Code for Tensor Gaussian Process Regression for predicting drug combination synergy, developed for the AstraZeneca-Sanger Drug Combination Prediction DREAM Challenge 2015: https://www.synapse.org/#!Synapse:syn4231880/wiki/235645

Primary LanguageStan

Code for Tensor Gaussian Process Regression for predicting drug combination synergy, developed for the AstraZeneca-Sanger Drug Combination Prediction DREAM Challenge 2015:
https://www.synapse.org/#!Synapse:syn4231880/wiki/235645

More details of the method are available here:
https://www.synapse.org/#!Synapse:syn5586109/wiki/394920
  
Required R packages: rstan, data.table, dplyr, doMC (or at least foreach), irlba (if you want to run the convex PCA component).  

Data required:
     - Both the Drug_synergy_data and Sanger_molecular_data directories must be in the main directory. ch1_LB.csv and ch2_LB.csv should be in the synergy data folder also. 
     - CCLE expression data file: CCLE_Expression_Entrez_2012-09-29.gct available from http://www.broadinstitute.org/ccle/data/browseData?conversationPropagation=begin

Key files: 
  - molecular_data.R processes the raw cell line data and produces distance matrices.

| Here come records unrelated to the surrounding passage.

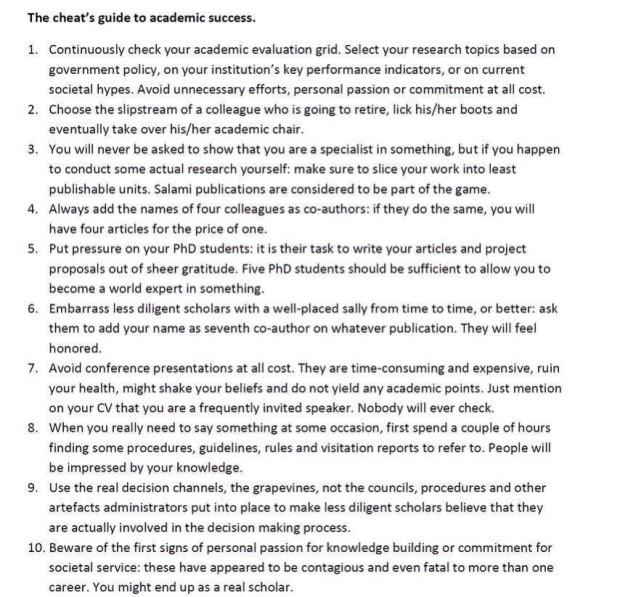 The cheat's guide to academic success.

1. Continuously check your academic evaluation grid. Select your research topics based on government policy, on your institution's key performance indicators, or on current societal hypes. Avoid unnecessary efforts, personal passion or commitment at all cost.
2. Choose the slipstream of a colleague who is going to retire, lick his/her boots and eventually take over his/her academic chair.
3. You will never be asked to show that you are a specialist in something, but if you happen to conduct some actual research yourself: make sure to slice your work into least publishable units. Salami publications are considered to be part of the game.
4. Always add the names of four colleagues as co-authors: if they do the same, you will have four articles for the price of one.
5. Put pressure on your PhD students: it is their task to write your articles and project proposals out of sheer gratitude. Five PhD students should be sufficient to allow you to become a world expert in something.
6. Embarrass less diligent scholars with a well-placed sally from time to time, or better: ask them to add your name as seventh co-author on whatever publication. They will feel honored.
7. Avoid conference presentations at all cost. They are time-consuming and expensive, ruin your health, might shake your beliefs and do not yield any academic points. Just mention on your CV that you are a frequently invited speaker. Nobody will ever check.
8. When you really need to say something at some occasion, first spend a couple of hours finding some procedures, guidelines, rules and visitation reports to refer to. People will be impressed by your knowledge.
9. Use the real decision channels, the grapevines, not the councils, procedures and other artefacts administrators put into place to make less diligent scholars believe that they are actually involved in the decision making process.
10. Beware of the first signs of personal passion for knowledge building or commitment for societal service: these have appeared to be contagious and even fatal to more than one career. You might end up as a real scholar.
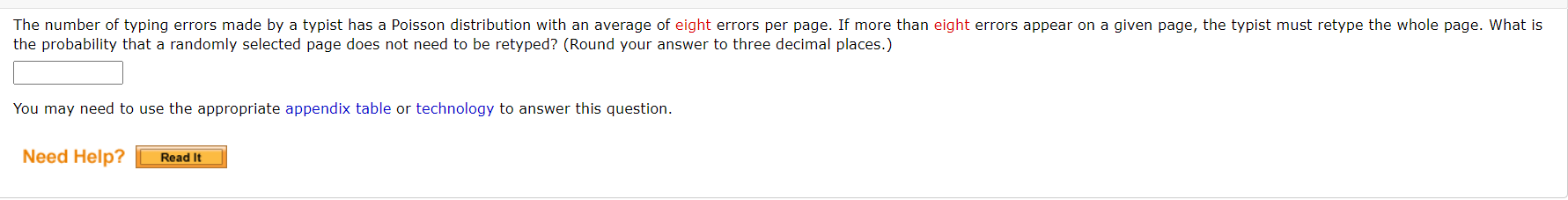 The number of typing errors made by a typist has a Poisson distribution with an average of eight errors per page. If more than eight errors appear on a given page, the typist must retype the whole page. What is the probability that a randomly selected page does not need to be retyped? (Round your answer to three decimal places.)

You may need to use the appropriate appendix table or technology to answer this question.

Need Help? Read It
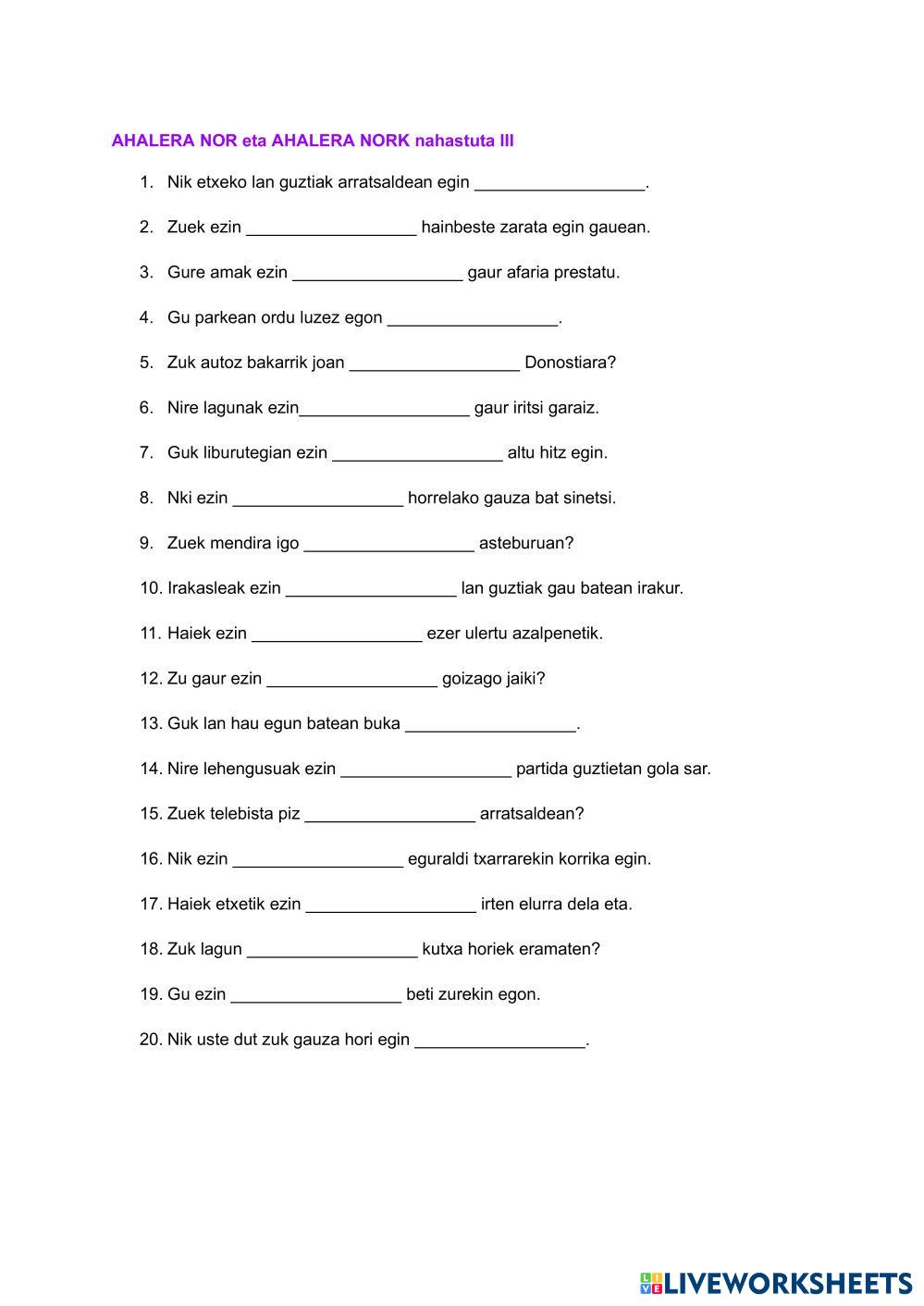 AHALERA NOR eta AHALERA NORK nahastuta III

1. Nik etxeko lan guztiak arratsaldean egin __________________.

2. Zuek ezin __________________ hainbeste zarata egin gauean.

3. Gure amak ezin __________________ gaur afaria prestatu.

4. Gu parkean ordu luzez egon __________________.

5. Zuk autoz bakarrik joan __________________ Donostiara?

6. Nire lagunak ezin__________________ gaur iritsi garaiz.

7. Guk liburutegian ezin __________________ altu hitz egin.

8. Nki ezin __________________ horrelako gauza bat sinetsi.

9. Zuek mendira igo __________________ asteburuan?

10. Irakasleak ezin __________________ lan guztiak gau batean irakur.

11. Haiek ezin __________________ ezer ulertu azalpenetik.

12. Zu gaur ezin __________________ goizago jaiki?

13. Guk lan hau egun batean buka __________________.

14. Nire lehengusuak ezin __________________ partida guztietan gola sar.

15. Zuek telebista piz __________________ arratsaldean?

16. Nik ezin __________________ eguraldi txarrarekin korrika egin.

17. Haiek etxetik ezin __________________ irten elurra dela eta.

18. Zuk lagun __________________ kutxa horiek eramaten?

19. Gu ezin __________________ beti zurekin egon.

20. Nik uste dut zuk gauza hori egin __________________.

LIVEWORKSHEETS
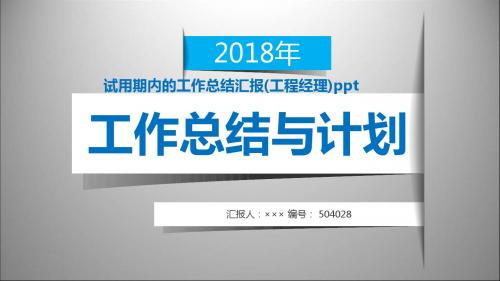 2018年

试用期内的工作总结汇报(工程经理)ppt

工作总结与计划

汇报人：××× 编号： 504028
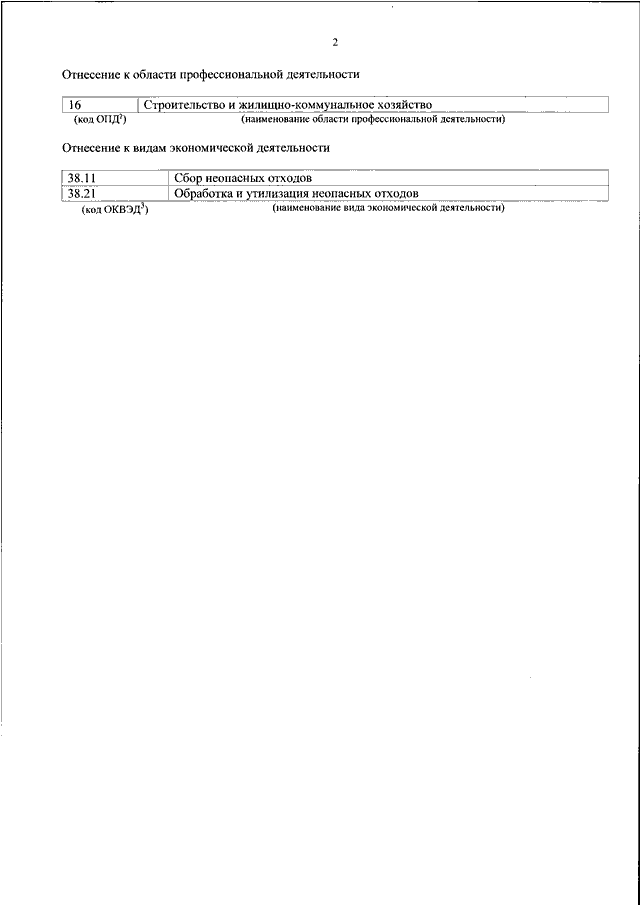 2

Отнесение к области профессиональной деятельности

| 16 | Строительство и жилищно-коммунальное хозяйство |
|---|---|
| (код ОПД$^2$) | (наименование области профессиональной деятельности) |

Отнесение к видам экономической деятельности

| 38.11 | Сбор неопасных отходов |
|---|---|
| 38.21 | Обработка и утилизация неопасных отходов |
| (код ОКВЭД$^3$) | (наименование вида экономической деятельности) |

It addtionally performs imputation for GE for two cell lines from CCLE and for methylation. 
  - mono_pca_all.R performs a nuclear-norm regularized PCA on the monotherapy data
  - train_gp.R This is run to produce results for all challenge tasks. 
   Rscript train_gp.R <run> <setup> <sub> <cores> <usetissue> <max_its>
  
With the full training data (we use all of Ch 1 and Ch 2 for both) the memory consumption is pretty high (like 40Gb per thread) so I only run two cores on the 120Gb machines we have. So Ch 1A was trained using: 
train_gp.R 1 final2 A 2 1 30
and predictions are made using 
train_gp.R 0 final2 A 1 1 30
Similary for Ch 1B (just change A -> B). 

For Ch 2, the training from Ch1 A can be used (pick the top likelihood seed), and then run sub2_predict.R. In principle this could be done using a Stan run, but in practice it's faster to do it manually.